Ok, I understand what you are trying to do, but given the above I'm
not sure this correct....

> > I can see why you might be trying to calculate the max number of
> > blocks in the btree - given worst case single block fragmentation,
> > half the space in the AG can be indexed by the free space btree.
> > That's a non-trivial number of records and a decent number of btree
> > blocks to index them, but even then I don't think it's a relevant
> > number to the AGFL reservation size.
> >
> > The minimum AGFL size is tiny - it's just enough blocks to cover a
> > full height split of each btree that sources blocks from the AGFL.
> > If you point xfs_db at a filesystem and run the btheight command
> > with the length of the AG as the record count, you'll get an idea
> > of the worst case btree heights in the filesystem.
> > 
> > On the workstation I'm typing this one, /home is 1.8TB, has 32 AGs
> > and has reflink and rmap enabled. 
> > 
> > The worst case btree heights for both the bno and cnt btrees is 4
> > levels, and the rmapbt is 5 levels at worst.  Hence for any given
> > allocation the worst case AGFL length is going to be ~15 blocks.
> > 
> > Then we need to consider how many times we might have to refill the
> > AGFL in a series of dependent allocations that might be forced into
> > the same AG. i.e. the bmbt splitting during record insertion after a
> > data extent allocation (which I think is the only case this matters)
> > 
> > The bmapbt for the above filesystem has a maximum height of 4
> > levels. Hence the worst case "data extent + bmbt split" allocation
> > is going to require 1 + ((max bmbt level - 1) + 1) block allocations
> > from the AG. i.e. (max bmbt level + 1) AGFL refills.
> > 
> > Hence to guarantee that we'd never run out of blocks on an
> > allocation requiring worst case btree splits on all btrees
> > on all allocations is ~75 blocks.
> 
> Just to make certain I understand, for each allocation the correct way
> to calculate the AGFL refill size would be to use the formula in
> xfs_alloc_min_freelist(), and assume that in the worst-case the level
> increments each time?

Not quite. Btrees don't work that way - once you split the root
block, it can't be split again until the root block fills. That
means we have to split the level below the root block enough times
to fill the root block. And that requires splitting the level below
that enough times to fill and split the second level enough times to
fill the root block. The number of inserts needed to split the root
block increases exponentially with the height of the tree.

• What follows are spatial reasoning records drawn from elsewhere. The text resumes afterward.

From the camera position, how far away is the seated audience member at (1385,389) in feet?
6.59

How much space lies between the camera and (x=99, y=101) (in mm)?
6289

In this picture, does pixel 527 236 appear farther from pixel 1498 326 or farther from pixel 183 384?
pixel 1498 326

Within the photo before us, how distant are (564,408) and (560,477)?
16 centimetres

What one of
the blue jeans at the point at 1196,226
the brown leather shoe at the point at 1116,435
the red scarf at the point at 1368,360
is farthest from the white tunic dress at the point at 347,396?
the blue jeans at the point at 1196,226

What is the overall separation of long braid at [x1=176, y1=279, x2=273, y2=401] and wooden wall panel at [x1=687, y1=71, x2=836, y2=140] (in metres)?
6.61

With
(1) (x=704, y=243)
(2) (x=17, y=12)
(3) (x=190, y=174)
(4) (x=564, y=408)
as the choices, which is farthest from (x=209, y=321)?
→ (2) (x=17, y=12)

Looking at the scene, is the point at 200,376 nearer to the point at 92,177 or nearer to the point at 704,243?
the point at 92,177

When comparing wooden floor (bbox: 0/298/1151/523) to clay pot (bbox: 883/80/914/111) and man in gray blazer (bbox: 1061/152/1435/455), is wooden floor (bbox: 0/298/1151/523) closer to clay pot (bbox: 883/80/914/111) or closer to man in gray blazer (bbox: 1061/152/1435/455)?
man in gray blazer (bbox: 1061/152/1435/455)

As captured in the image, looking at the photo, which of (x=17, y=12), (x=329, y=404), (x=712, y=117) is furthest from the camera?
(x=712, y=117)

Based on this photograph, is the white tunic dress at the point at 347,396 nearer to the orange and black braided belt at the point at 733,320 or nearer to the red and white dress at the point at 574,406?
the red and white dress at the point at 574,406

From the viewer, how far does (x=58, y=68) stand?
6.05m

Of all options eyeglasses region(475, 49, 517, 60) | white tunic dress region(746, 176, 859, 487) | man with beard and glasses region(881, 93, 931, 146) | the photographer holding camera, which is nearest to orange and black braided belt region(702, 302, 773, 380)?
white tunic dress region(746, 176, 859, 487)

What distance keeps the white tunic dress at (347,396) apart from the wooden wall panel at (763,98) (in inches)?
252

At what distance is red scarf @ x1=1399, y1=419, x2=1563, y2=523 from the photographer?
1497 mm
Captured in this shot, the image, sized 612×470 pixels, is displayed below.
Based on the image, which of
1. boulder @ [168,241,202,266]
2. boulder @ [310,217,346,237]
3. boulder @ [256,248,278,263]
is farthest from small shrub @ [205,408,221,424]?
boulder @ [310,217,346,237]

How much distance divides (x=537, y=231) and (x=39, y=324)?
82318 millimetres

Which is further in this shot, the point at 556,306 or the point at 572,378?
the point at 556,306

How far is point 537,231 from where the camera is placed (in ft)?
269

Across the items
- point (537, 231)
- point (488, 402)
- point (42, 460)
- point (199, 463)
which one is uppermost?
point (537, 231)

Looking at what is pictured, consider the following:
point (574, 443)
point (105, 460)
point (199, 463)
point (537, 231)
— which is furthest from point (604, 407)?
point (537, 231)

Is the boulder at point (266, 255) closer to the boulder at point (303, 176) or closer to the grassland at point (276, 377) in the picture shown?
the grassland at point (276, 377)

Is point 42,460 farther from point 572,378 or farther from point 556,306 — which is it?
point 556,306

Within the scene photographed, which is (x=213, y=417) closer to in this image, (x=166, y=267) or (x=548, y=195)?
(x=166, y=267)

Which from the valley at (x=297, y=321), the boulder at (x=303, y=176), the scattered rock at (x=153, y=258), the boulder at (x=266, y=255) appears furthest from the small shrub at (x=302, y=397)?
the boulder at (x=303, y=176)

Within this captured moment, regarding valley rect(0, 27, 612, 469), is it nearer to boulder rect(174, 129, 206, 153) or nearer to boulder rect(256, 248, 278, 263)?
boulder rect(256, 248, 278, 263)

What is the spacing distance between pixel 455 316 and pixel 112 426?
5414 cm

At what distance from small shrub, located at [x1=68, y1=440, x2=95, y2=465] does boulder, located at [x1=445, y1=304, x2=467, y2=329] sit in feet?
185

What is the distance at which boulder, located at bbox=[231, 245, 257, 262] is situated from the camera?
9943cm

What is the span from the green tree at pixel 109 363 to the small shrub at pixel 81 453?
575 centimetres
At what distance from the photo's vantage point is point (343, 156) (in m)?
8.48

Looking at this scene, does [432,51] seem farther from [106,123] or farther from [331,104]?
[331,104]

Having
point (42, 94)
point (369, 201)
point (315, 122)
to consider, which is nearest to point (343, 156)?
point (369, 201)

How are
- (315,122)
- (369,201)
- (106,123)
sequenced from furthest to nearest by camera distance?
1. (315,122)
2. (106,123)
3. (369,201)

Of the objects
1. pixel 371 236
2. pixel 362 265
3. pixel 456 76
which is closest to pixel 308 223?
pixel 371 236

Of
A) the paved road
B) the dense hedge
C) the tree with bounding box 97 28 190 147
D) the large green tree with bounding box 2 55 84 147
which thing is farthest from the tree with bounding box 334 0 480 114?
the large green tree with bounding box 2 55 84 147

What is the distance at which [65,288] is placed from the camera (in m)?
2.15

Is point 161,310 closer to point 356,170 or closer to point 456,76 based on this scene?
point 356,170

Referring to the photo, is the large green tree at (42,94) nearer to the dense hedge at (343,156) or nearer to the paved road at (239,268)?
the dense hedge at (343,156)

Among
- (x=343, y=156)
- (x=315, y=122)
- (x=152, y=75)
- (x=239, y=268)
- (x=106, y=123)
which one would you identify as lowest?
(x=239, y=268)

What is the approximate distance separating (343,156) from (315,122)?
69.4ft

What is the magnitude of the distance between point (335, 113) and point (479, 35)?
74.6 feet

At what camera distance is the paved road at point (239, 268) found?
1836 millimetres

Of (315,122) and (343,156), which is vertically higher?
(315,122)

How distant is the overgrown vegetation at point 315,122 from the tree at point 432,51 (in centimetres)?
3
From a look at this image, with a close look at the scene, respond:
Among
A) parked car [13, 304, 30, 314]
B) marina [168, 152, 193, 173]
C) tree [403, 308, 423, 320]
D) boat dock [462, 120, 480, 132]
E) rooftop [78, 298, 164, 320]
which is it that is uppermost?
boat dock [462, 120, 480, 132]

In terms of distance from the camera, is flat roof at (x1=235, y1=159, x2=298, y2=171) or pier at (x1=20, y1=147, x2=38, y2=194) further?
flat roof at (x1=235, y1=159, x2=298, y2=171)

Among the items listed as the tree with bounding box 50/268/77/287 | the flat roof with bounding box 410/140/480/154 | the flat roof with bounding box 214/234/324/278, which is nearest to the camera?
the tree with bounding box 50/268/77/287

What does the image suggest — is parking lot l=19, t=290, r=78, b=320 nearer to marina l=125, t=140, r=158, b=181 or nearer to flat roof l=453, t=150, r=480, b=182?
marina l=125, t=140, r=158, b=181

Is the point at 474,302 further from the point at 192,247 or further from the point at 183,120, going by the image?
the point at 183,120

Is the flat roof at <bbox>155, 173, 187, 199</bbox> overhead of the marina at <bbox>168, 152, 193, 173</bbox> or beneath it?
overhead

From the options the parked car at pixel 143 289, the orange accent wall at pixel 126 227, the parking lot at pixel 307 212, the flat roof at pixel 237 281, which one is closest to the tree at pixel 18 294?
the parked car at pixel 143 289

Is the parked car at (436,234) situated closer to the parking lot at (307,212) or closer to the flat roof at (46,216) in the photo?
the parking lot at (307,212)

Hence if we've got a height of 2 and 10 records/ptrs per leaf/node,
a full tree looks like this:

Level 1			0123456789
                        ||.......|
        /---------------/|.......\---------------\
        |                |                       |
Level 0	0123456789	 0123456789	.....	0123456789

If we do an insert anywhere we'll get a full height split and a new
root at level 2. Lets insert record A in the leaf at the left edge:

Level 2			01
                        ||
                /-------/\------\
                |               |
Level 1		0A1234		56789
                |||...	        ....|
        /-------/|\------\	....\------------\
        |        |        |                       |
Level 0	01234    A56789	 0123456789	.....	0123456789

It should be obvious now that a followup insertion anywhere in the
tree cannot split either the root node at level 2, nor the old root
node that was split in two at level 1.

Yes, we can still split at level 0, but that will only result in
nodes at level 1 getting updated, and only once they are full will
they start splitting at level 1. And then level 2 (the root) won't
split until level 1 has split enough to fill all the nodes in level
1.

What this means is that for any single insertion into a btree, the
worst case demand for new blocks is "current height + 1". In the
case of BMBT, INOBT and REFCOUNBT, we're typically only doing one or
two adjacent record insertions in a given operation, so only one
split will occur during the operation. The free space trees are
different, however.

When the first allocation occurs, we split the tree as per above
and that consumes (start height + 1) blocks from AGFL. We then
get the next BMBT allocation request (because it's doing a
multi-level split), and the best free space we find is, this time,
in the leaf at the right side of the tree. Hence we split that
block, but we don't need to split it's parent (level 1) block
because it has free space in it. Hence the second allocation has
a worst case block requirement of (start height - 1).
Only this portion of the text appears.